Print the data verbatim. Leave every image out.

**Data segment:**
§
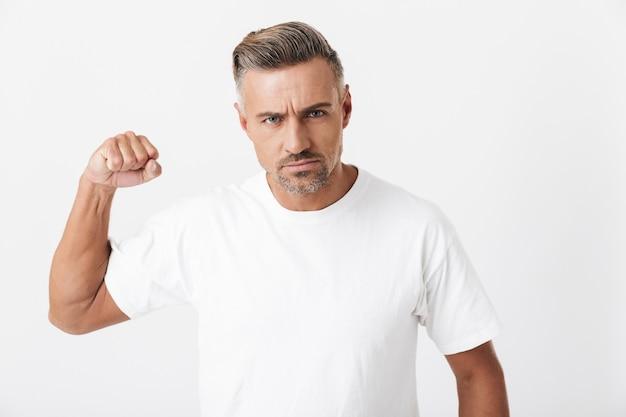 Porträt eines männlichen mannes der 30er jahre mit borsten, der ein lässiges t-shirt trägt, das seinen bizeps isoliert auf weiß zeigt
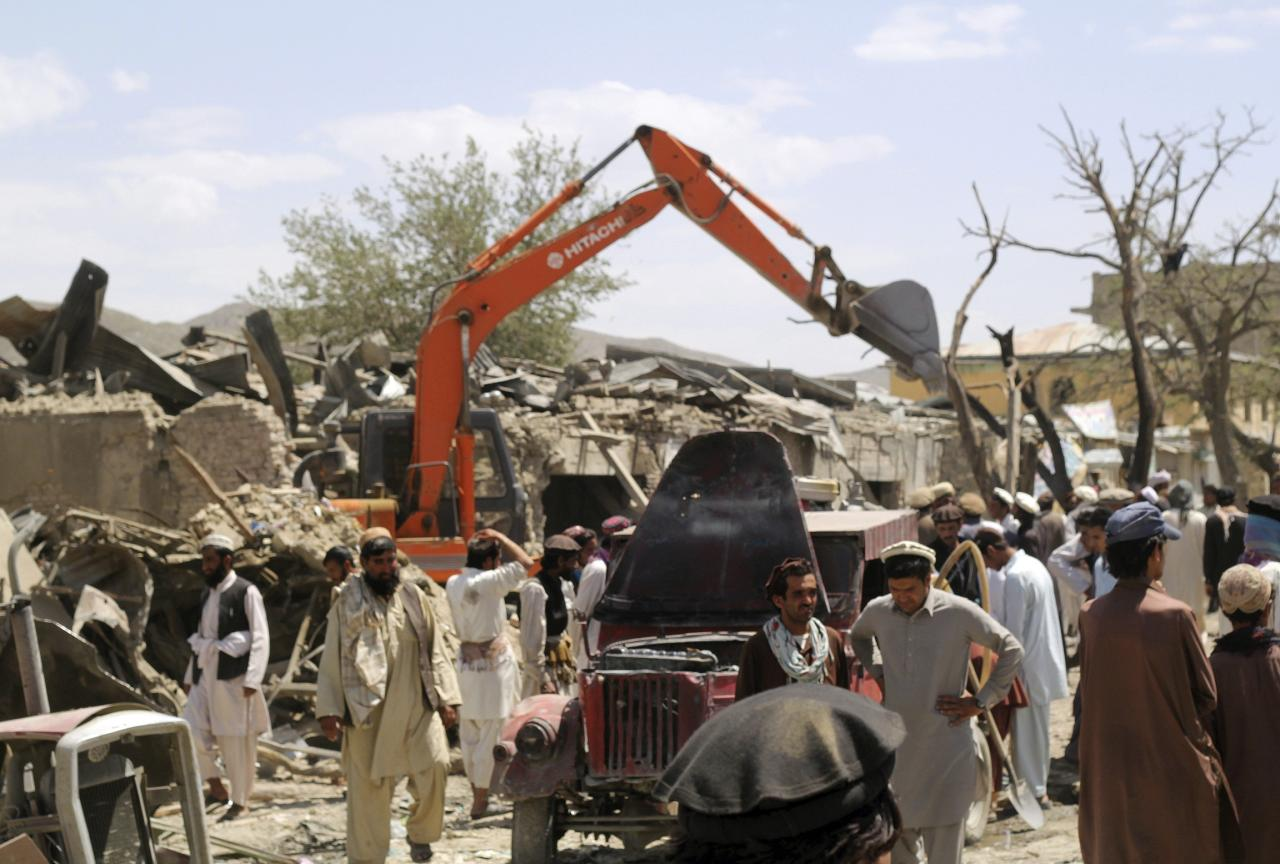 Villagers gather at the site of a car bomb attack in Urgon district eastern province of Paktika July 15, 2014. A car packed with explosives exploded on Tuesday as it sped through a crowded market in Afghanistan's eastern province of Paktika, killing at least 89 people, officials said, one of the most violent attacks in the country in a year. REUTERS/Stringer (AFGHANISTAN - Tags: CIVIL UNREST POLITICS)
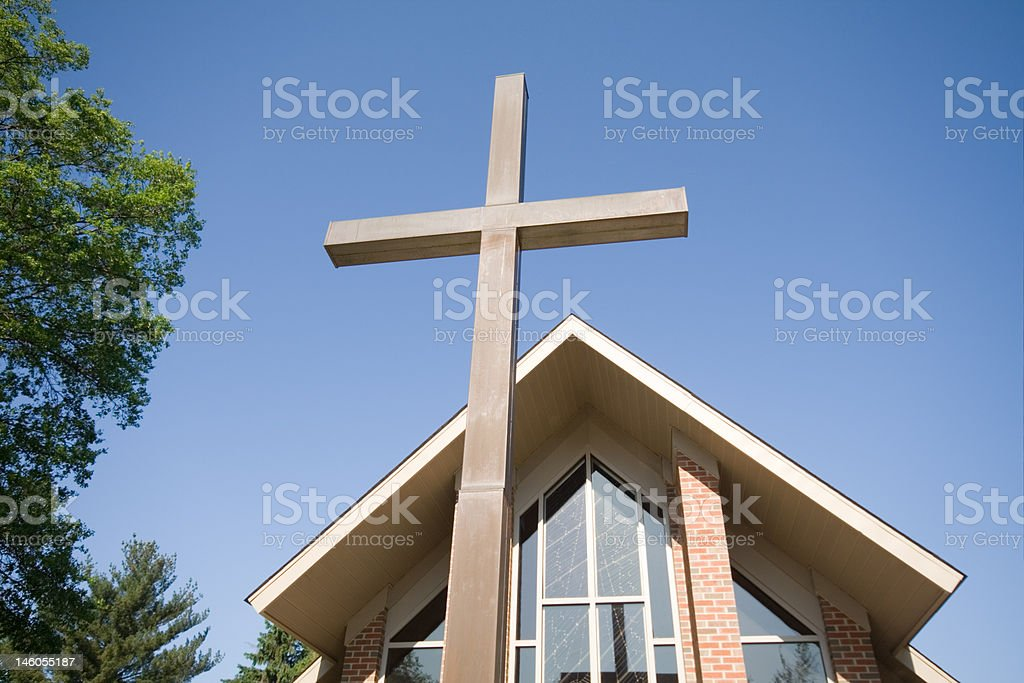 Wide Angle of Tall Cross with Modern Church in Background stock photo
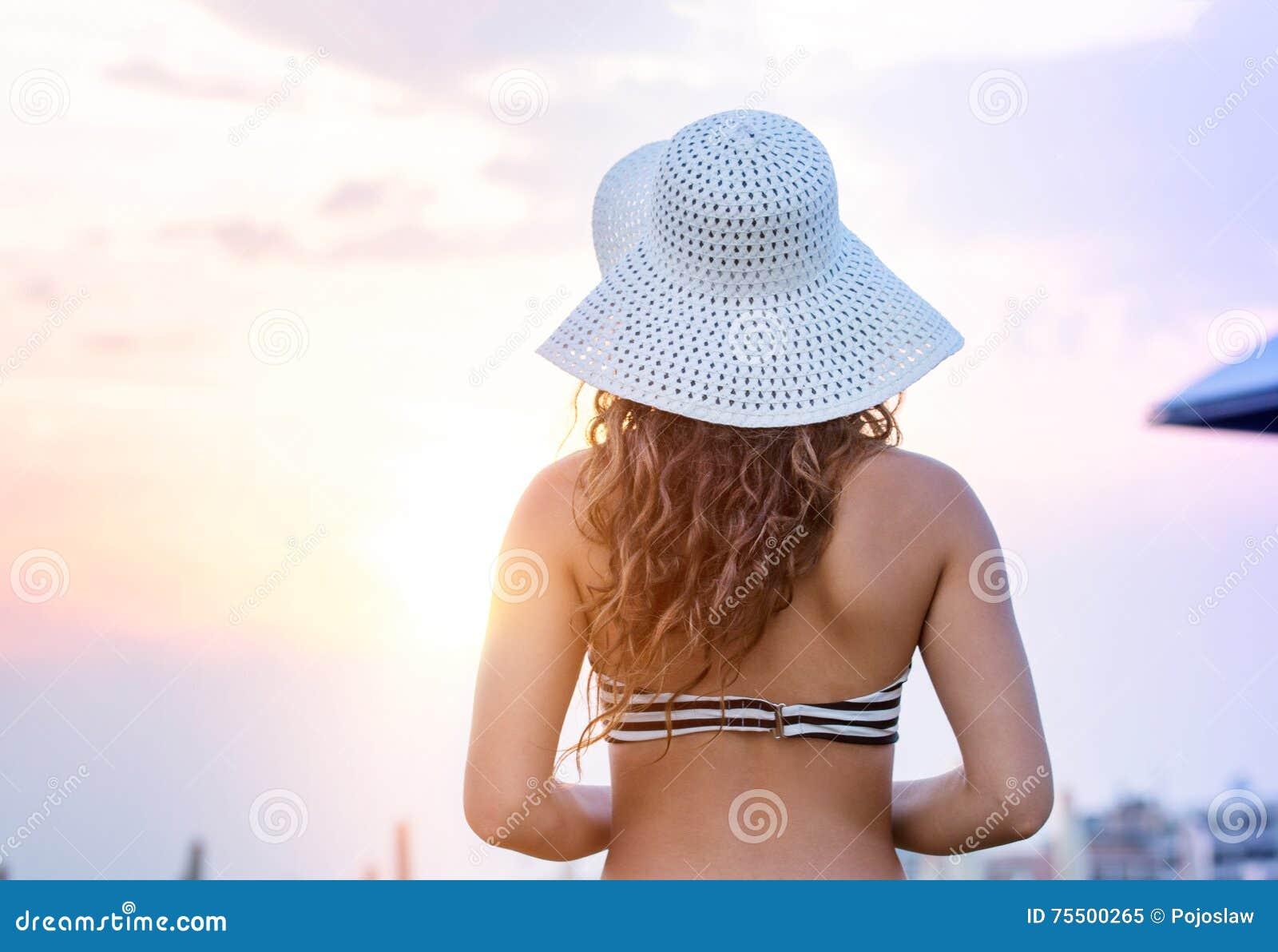 Frau auf tragendem Bikini des Strandes und Hut, hintere Ansicht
§
**Output of the task:**
 Porträt eines männlichen mannes der 30er jahre mit borsten, der ein lässiges t-shirt trägt, das seinen bizeps isoliert auf weiß zeigt
 Villagers gather at the site of a car bomb attack in Urgon district eastern province of Paktika July 15, 2014. A car packed with explosives exploded on Tuesday as it sped through a crowded market in Afghanistan's eastern province of Paktika, killing at least 89 people, officials said, one of the most violent attacks in the country in a year. REUTERS/Stringer (AFGHANISTAN - Tags: CIVIL UNREST POLITICS)
 Wide Angle of Tall Cross with Modern Church in Background stock photo
 Frau auf tragendem Bikini des Strandes und Hut, hintere Ansicht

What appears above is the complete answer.